The 'Playing by the Rules' report recommends that the NRL gets agreement from all clubs on a standard procedure to be used when a player is accused of sexual impropriety.
The report also recommends a raft of educational measures to increase players' awareness of sexual assault and discrimination issues.
The report found that players were "unequivocal that sexual assault of women is always wrong".
But it added that a "minority" of players interviewed "needed greater education in how to negotiate sexual encounters in a way that ensures informed decisions from both parties."
"Rugby league players do not want to be perceived as part of a group who harm or harass women," it continued.
Among the recommendations of the report was that the NRL provide funding to the New South Wales Rape Crisis Centre to produce a documentary showing the long-term impact of sexual assault on victims.

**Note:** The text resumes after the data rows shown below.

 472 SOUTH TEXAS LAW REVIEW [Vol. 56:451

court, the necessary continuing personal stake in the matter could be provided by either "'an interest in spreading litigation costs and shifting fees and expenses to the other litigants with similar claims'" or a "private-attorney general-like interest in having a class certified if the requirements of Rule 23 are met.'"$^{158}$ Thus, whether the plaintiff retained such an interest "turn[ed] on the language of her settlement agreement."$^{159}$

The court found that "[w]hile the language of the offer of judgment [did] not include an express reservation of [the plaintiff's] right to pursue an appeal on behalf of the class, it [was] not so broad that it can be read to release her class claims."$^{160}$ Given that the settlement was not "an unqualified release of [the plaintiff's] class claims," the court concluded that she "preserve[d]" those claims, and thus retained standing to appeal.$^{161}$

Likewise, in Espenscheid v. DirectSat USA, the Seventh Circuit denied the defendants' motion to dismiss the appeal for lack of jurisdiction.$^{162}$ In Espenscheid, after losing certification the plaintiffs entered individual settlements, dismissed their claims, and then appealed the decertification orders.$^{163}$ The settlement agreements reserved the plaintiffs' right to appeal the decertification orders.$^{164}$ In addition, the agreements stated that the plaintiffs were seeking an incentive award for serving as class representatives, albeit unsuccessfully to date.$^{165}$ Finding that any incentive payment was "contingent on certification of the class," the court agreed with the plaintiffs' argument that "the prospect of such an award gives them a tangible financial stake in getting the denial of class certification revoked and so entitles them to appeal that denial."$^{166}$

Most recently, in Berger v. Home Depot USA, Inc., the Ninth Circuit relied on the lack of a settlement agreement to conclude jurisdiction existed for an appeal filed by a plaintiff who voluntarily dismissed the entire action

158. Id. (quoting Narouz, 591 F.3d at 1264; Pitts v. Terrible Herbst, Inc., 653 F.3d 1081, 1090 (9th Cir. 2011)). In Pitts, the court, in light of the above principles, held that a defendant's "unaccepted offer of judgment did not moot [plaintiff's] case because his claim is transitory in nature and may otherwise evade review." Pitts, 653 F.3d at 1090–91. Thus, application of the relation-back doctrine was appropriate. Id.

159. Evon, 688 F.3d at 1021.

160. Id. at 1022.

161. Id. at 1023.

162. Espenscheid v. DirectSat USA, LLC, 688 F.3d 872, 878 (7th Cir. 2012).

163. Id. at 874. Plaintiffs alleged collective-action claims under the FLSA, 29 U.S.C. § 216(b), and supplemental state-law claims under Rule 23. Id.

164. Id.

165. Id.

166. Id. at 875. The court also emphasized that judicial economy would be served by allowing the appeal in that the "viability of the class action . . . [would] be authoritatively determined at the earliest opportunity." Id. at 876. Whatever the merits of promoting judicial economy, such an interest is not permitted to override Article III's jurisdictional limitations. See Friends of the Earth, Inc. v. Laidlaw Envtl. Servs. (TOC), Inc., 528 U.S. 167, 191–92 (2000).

And it proposed the setting up of Mentors in Violence Prevention Program to help veteran players guide and educate less experienced team-mates.
The report was produced by a team at the University of Sydney.
Its findings were cautiously welcomed by Federal Sex Discrimination Commissioner Pru Goward.
"It does two things," she said.
"It confirms that the League wants to do something about it, but it also confirms that there is a link between bad behaviour and attitudes to women, and that these are words coming out of players' mouths, so you can't argue that these aren't their attitudes."
But she called on the NRL to employ more women at the higher levels of the game's administration.
"And one of the reasons, in an industry with very few women in it that you get this bad behaviour very often, is that absence of women.
"Men don't [get] used to dealing with [women] in a range of ... respectful ways. A sexualising of women occurs in industries where there are very few of them."